Fleeing Paris Accords Makes Scientific Sense

Fleeing Paris Accords Makes Scientific Sense
Ralf Hirschberger/dpa via AP
Story Stream
recent articles

President Trump’s announcement of the United States’ withdrawal from the Paris Accord climate agreement is a bombshell news story. His declaration has met with widespread condemnation in the press and scientific outlets. These critics raise some good points.

Piecing together a broad international agreement that extracts concessions from hundreds of nations is a Herculean effort. There’s no guarantee that if this accord falls apart a future agreement could be reached again—if it should be deemed necessary. If human activity is truly borne out as a great threat to society and the current climatic cycles of our planet, we may lose crucial time in combatting it. If we are bought into the slippery stock of international good will, this decision will not earn us dividends.

Still, there are scientifically valid arguments for fleeing Paris.

The IPCC paints a gripping watercolor of Earth's future. Oceans rise to swallow up coastal cities and submerge low-lying islands. Imagine New York City becoming an archipelago! (Perhaps the media would be less concerned if parts of, say, Kansas or Idaho were to return to the sea.) However, these predictions come from climate models that extrapolate a century or more into the future. In 2016, a broad study showed that our climate forecast models did a poor job of predicting just one decade of sea level change!

Another pillar of the Paris Accord is its reliance on predictions of global temperatures over the next century. Surprisingly, climate models aren't so hot at predicting global average temperatures either. Even the advocates of climate science, publishing in the most respected scientific journal in existence, will admit that they utterly failed to predict just the past 20 years. Over that period there was five times less warming than predicted. The actual temperature increase over that period in fact rounds to zero degrees.

Failed climate predictions litter the troposphere, as I have detailed before here at RealClearScience. Sea ice at the arctic pole keeps calm and floats on. Claims of horrific hurricane seasons have been widely debunked. The burning of climate heretics at the stake has not stopped all dissent.

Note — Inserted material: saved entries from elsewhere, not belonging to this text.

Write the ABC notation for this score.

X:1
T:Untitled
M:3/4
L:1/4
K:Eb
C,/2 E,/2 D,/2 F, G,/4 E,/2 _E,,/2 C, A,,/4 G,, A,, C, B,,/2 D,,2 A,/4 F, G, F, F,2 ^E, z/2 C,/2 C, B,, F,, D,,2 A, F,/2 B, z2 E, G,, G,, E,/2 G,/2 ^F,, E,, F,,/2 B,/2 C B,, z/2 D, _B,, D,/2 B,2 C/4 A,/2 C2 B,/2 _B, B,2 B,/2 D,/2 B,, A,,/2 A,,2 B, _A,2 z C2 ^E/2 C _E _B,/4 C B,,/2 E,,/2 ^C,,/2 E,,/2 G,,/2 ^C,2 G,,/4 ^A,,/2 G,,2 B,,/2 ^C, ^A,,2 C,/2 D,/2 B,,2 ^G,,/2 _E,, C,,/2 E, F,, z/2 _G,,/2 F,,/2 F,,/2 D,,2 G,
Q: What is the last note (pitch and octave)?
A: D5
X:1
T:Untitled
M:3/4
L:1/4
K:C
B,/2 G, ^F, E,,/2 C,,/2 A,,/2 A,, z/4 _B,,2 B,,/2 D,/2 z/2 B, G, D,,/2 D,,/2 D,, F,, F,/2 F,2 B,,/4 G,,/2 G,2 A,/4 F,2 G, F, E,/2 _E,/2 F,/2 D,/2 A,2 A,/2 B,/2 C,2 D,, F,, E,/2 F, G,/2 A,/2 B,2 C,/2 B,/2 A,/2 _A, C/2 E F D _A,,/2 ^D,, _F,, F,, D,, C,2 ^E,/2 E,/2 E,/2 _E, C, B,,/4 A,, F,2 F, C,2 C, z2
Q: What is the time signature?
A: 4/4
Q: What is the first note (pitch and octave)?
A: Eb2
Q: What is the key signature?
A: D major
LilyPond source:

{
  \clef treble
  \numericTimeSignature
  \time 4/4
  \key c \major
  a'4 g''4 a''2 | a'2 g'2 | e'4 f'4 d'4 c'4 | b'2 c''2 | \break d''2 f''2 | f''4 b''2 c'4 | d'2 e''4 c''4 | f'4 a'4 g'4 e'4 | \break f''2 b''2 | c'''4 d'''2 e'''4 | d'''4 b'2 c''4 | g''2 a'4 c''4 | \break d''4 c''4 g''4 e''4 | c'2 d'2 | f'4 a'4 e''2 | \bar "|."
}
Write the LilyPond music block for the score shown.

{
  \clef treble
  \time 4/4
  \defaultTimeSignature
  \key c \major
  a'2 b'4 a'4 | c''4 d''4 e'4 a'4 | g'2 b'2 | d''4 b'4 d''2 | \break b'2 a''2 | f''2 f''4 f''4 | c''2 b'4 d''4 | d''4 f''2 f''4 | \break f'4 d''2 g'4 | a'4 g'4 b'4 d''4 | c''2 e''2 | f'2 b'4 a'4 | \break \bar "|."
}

I am not an expert on climate science. But when I see models that fail so badly in their predictions, it triggers my basic trained instincts as a scientist. Something is wrong. We need to stop, calm down, and think.

The actions called for in the Paris Agreement are founded upon the predictions of models that have a poor track record of success. That’s not a failure of scientists or computers. Earth’s climate is so incomprehensibly complex and hard to fully understand that no computer ever built could model even a trillionth of its vastness and detail. You’ve heard of the ‘butterfly effect.’ This is its most grand expression. No empirical model could successfully predict the climate in more than weak detail for an extended period before succumbing to chaos.

Yet, we are planning our future based on the these terribly oversold predictions. We might not fare much better trusting the divining of Miss Cleo.

Finally, the issue of climate science brings us to a moral question. How can we balance the predicted possible good of our civilization 100 years from today with the economic livelihood and prosperity of our economy tomorrow and every year up to that time? How can we fairly devise such a massive regulatory scheme on billions of souls? I don’t pretend to know the answer. But I think it’s very clear that there are two moral and ethical viewpoints at odds here. Science doesn’t rule and dictate the realm of morals, economics, and livelihood. Regardless of who is right, both sides have a point, and we ought to respect that. Scientists can build models and test predictions, but we shouldn’t be in the business of telling the public how to live their lives. (The public isn't stupid. They don't like this either.) That should be decided by the will of the people, expressed through elections. "Elections have consequences," someone said bluntly.

There are some good scientific arguments for US participation in the Paris Agreements. However, there are legitimate scientific, ethical, and even moral arguments against it as well. The science isn’t strong enough, and its rule does not extend so far into the realm of our daily lives and ethical values. Our withdrawal is, emphatically, not the end of the world. Literally.